[Records from a data source]
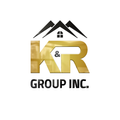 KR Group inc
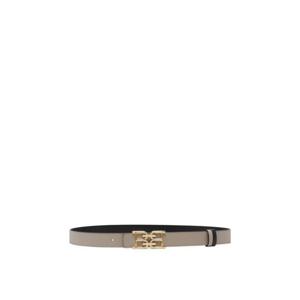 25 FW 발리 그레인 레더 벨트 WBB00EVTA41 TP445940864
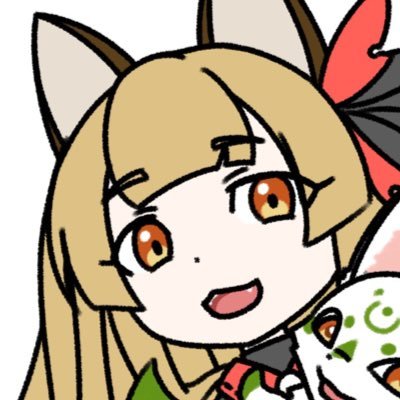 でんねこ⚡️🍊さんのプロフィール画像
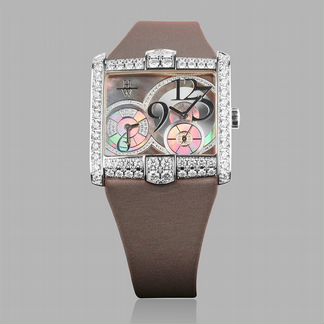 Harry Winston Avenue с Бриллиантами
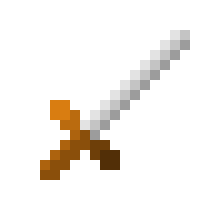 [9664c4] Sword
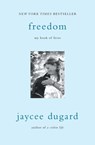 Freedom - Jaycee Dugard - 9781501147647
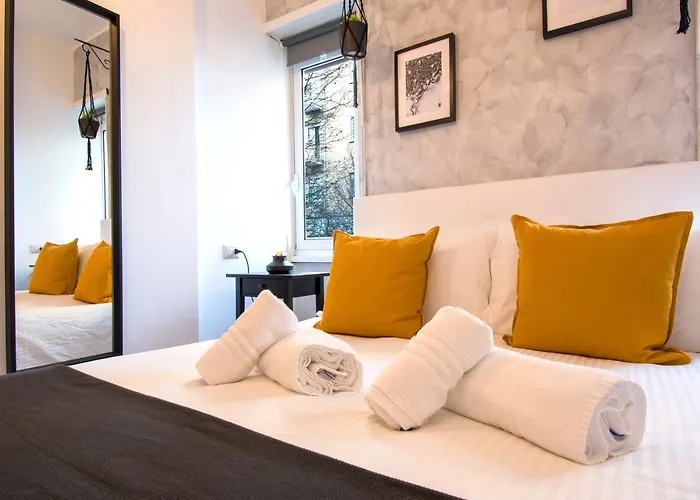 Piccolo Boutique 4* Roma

> _ACTIVITY_:
Before copying the data, remove the pictures. Then repeat the rest exactly.

> _RESPONSE FOR THIS EXERCISE_:
 KR Group inc
 25 FW 발리 그레인 레더 벨트 WBB00EVTA41 TP445940864
 でんねこ⚡️🍊さんのプロフィール画像
 Harry Winston Avenue с Бриллиантами
 [9664c4] Sword
 Freedom - Jaycee Dugard - 9781501147647
 Piccolo Boutique 4* Roma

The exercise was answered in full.